Biodiversity loss among pollinating insects has precipitously increased due to anthropogenic environmental changes. Among these taxa, the most comprehensive estimates of decline are for bees, for which human land use is the predominant driver of decline. Prior studies have demonstrated that human-modified environments can structure bee communities interspecifically, based on the matching of functional traits to local environments. However, little is known about whether bee functional traits can be structured intraspecifically across human-modified landscapes. Here, we ask the following questions: (1) Can bumble bees (Apidae: Bombus) exhibit intraspecific spatial structuring of body size, a developmentally plastic and ecologically consequential functional trait of bees? And, if so, (2) does this body size structure coincide with population genetic structure? We additionally estimate genetic diversity and inbreeding of our focal species - two factors that can affect extinction risk. To answer these questions, we studied five focal bumble bee species (B. auricomus, B. bimaculatus, B. griseocollis, B. impatiens, B. pensylvanicus) across an urban gradient in the greater Saint Louis, Missouri region in the North American Midwest. Across all species and sites, we collected >800 bees, genotyped individuals at 18 polymorphic microsatellite loci, and took thorax width measurements as a proxy for body size.
Results/Conclusions
We find that two of our studied species (B. impatiens and B. pensylvanicus) exhibit intraspecific spatial structuring of worker body size, despite a lack of population genetic structure. The direction of this body size structuring across the urban gradient differs between these two species: in a rural nature reserve, B. impatiens is smaller and B. pensylvanicus is larger when compared to intraspecific populations in urban areas.

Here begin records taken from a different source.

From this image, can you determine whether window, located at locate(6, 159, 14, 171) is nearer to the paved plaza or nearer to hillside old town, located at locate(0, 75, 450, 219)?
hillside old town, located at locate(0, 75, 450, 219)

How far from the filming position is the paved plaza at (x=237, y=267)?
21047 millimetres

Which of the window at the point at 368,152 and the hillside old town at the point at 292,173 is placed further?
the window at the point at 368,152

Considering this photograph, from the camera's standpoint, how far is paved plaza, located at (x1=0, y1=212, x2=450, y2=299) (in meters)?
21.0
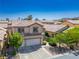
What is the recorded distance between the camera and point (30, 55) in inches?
1288

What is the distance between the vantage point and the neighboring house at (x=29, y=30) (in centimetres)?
3716

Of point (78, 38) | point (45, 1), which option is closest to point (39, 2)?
point (45, 1)

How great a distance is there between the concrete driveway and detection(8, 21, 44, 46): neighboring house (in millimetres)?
1542

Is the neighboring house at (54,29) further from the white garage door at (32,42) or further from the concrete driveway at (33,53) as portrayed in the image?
the concrete driveway at (33,53)

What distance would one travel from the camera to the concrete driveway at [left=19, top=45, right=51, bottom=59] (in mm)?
31975

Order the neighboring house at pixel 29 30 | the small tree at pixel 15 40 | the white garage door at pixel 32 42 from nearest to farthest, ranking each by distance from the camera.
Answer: the small tree at pixel 15 40 < the neighboring house at pixel 29 30 < the white garage door at pixel 32 42

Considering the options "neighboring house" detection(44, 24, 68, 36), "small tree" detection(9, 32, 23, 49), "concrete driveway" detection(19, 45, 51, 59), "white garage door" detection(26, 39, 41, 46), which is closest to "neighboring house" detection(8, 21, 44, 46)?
"white garage door" detection(26, 39, 41, 46)

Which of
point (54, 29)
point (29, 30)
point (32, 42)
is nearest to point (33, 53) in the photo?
point (32, 42)

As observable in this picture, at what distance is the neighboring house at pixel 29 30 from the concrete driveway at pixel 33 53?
5.06ft

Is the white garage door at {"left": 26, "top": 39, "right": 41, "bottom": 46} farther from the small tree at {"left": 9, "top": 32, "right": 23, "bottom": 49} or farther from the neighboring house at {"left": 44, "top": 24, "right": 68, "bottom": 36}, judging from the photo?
the neighboring house at {"left": 44, "top": 24, "right": 68, "bottom": 36}

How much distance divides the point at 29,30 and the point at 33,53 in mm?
6132

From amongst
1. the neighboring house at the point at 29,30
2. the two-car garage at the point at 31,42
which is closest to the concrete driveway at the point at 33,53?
the two-car garage at the point at 31,42

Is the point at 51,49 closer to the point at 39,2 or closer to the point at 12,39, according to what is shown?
the point at 12,39

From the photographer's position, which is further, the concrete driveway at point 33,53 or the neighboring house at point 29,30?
the neighboring house at point 29,30
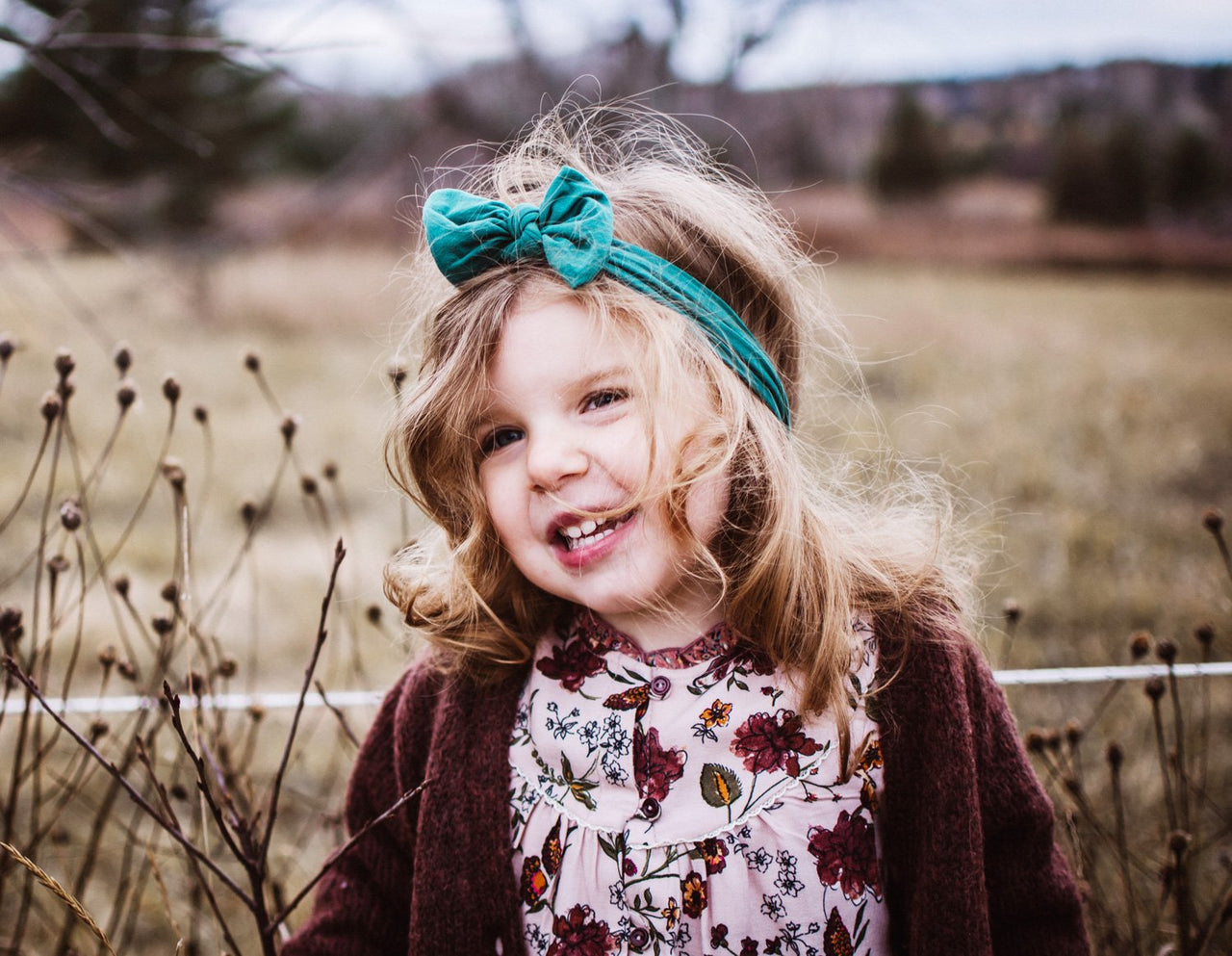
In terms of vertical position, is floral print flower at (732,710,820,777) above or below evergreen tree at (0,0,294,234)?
below

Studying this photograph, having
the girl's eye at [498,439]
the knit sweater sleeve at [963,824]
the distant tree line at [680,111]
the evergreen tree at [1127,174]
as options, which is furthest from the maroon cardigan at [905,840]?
the evergreen tree at [1127,174]

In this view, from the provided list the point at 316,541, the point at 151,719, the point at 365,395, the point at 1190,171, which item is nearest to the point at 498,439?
the point at 151,719

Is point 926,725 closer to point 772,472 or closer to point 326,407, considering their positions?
point 772,472

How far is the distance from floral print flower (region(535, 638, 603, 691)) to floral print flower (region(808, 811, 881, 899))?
357 mm

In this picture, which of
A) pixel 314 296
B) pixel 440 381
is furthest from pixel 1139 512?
pixel 314 296

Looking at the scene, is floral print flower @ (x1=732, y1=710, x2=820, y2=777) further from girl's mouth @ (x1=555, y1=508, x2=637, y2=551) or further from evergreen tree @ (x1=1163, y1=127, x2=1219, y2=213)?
evergreen tree @ (x1=1163, y1=127, x2=1219, y2=213)

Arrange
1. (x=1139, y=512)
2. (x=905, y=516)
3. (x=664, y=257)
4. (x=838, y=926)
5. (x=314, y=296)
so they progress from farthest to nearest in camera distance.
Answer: (x=314, y=296) → (x=1139, y=512) → (x=905, y=516) → (x=664, y=257) → (x=838, y=926)

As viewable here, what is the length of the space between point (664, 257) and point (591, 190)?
14cm

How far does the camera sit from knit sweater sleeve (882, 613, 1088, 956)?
1.12 meters

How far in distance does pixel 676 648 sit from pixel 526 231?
1.95 feet

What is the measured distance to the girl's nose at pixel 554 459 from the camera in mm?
1092

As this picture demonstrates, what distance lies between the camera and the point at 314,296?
9.77 metres

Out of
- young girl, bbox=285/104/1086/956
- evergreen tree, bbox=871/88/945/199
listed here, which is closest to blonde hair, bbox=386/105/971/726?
young girl, bbox=285/104/1086/956

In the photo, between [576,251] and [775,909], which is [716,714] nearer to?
[775,909]
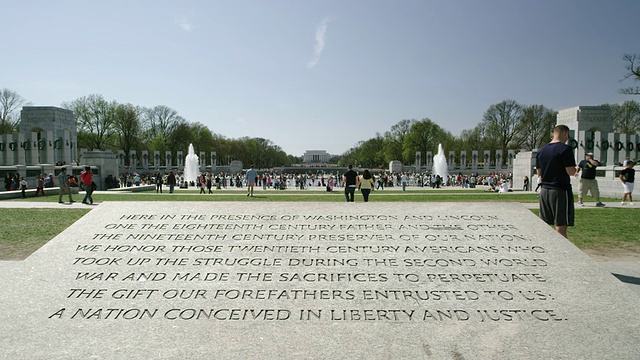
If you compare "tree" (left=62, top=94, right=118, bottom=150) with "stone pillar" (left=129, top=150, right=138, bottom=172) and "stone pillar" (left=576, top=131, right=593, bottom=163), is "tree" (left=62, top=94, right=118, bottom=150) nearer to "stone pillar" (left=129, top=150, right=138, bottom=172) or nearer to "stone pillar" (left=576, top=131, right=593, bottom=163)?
"stone pillar" (left=129, top=150, right=138, bottom=172)

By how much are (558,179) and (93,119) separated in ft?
299

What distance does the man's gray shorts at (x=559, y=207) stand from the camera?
578 centimetres

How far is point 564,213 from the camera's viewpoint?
5789 millimetres

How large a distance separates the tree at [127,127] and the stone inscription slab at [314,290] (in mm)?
87268

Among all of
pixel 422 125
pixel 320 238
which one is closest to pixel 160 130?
pixel 422 125

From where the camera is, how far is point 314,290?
14.5 feet

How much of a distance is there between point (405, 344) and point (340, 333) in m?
0.64

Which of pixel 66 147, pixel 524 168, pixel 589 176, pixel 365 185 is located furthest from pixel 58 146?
pixel 589 176

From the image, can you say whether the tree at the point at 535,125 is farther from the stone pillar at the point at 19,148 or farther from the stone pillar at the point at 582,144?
the stone pillar at the point at 19,148

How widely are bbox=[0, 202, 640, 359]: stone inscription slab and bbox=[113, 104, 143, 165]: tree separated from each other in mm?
87268

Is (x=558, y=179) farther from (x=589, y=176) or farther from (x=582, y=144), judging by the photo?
(x=582, y=144)

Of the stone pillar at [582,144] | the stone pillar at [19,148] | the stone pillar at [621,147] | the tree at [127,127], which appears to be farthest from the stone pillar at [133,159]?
the stone pillar at [621,147]

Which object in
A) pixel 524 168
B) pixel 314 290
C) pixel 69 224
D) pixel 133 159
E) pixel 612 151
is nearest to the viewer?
pixel 314 290

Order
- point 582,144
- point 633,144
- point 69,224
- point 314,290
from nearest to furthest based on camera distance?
1. point 314,290
2. point 69,224
3. point 582,144
4. point 633,144
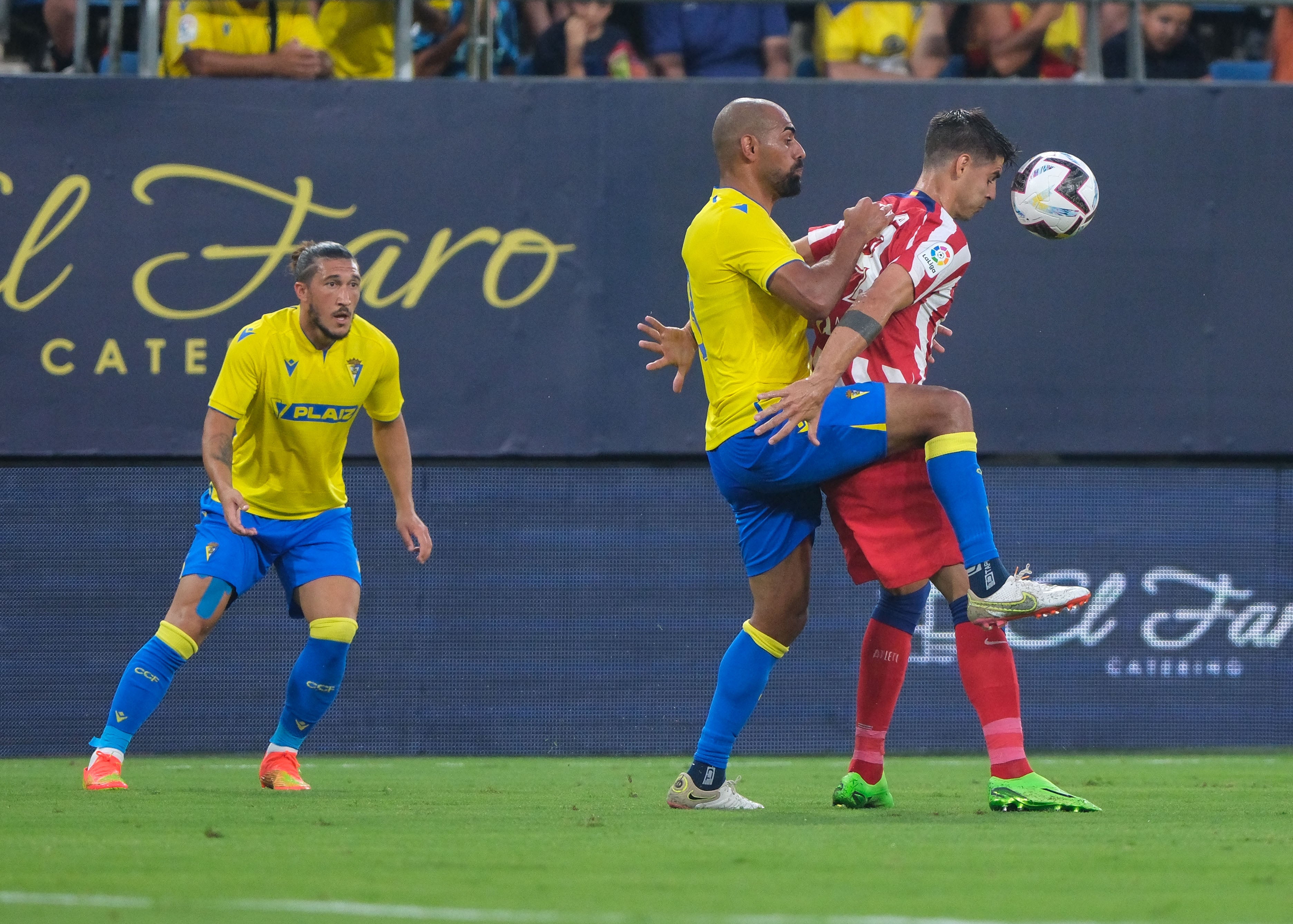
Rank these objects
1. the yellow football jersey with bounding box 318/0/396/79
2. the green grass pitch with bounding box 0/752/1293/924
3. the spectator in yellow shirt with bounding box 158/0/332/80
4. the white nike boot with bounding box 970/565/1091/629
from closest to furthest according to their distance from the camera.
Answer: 1. the green grass pitch with bounding box 0/752/1293/924
2. the white nike boot with bounding box 970/565/1091/629
3. the spectator in yellow shirt with bounding box 158/0/332/80
4. the yellow football jersey with bounding box 318/0/396/79

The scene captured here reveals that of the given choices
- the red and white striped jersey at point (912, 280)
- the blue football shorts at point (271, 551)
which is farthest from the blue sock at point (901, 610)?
the blue football shorts at point (271, 551)

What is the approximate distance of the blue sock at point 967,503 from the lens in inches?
190

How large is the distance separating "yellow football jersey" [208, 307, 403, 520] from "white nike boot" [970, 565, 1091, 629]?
264 cm

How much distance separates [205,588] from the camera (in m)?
6.29

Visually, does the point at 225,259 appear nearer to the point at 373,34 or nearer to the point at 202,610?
the point at 373,34

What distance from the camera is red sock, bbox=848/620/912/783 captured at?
5.38 metres

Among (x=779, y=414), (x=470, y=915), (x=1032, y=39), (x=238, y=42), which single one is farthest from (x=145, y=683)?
(x=1032, y=39)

Genetic structure was not identified in any of our studied species, with all FST < 0.002; a power analysis confirmed that our data had sufficient statistical power to detect true genetic differentiation, if it were present. We also find evidence of inbreeding in B. griseocollis and reaffirm reports of low genetic diversity in B. pensylvanicus, results that have implications for the conservation of these species in environments altered by human activity. Collectively, these findings (1) are informative for conservation management practices of threatened species and (2) suggest that human-modified environments can induce landscape-level structuring of developmentally plastic functional traits.